### Directions
Lay out the entries from the line containing "How big is the" up to and including the line containing "42815 millimetres" as a Markdown table with the columns Row and Line. Number each line in Row and omit blank lines.

### Material for this task
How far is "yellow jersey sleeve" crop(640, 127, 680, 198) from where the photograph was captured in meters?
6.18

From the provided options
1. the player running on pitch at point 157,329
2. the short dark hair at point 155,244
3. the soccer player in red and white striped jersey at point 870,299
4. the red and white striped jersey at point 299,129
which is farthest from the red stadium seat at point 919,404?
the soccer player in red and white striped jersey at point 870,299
...
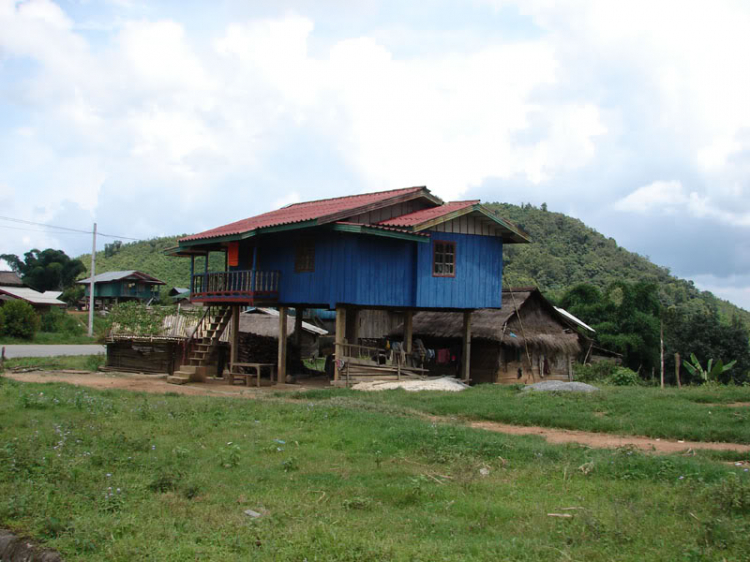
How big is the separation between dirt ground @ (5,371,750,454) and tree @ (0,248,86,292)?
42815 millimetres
==
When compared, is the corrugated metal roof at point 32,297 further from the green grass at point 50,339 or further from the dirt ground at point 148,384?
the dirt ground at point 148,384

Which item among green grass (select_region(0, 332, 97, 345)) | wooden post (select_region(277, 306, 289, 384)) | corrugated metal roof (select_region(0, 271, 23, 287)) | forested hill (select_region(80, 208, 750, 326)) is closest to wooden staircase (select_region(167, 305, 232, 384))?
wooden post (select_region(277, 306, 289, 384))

### Response
| Row | Line |
|---|---|
| 1 | How big is the separation between dirt ground @ (5,371,750,454) and tree @ (0,248,86,292)? |
| 2 | 42815 millimetres |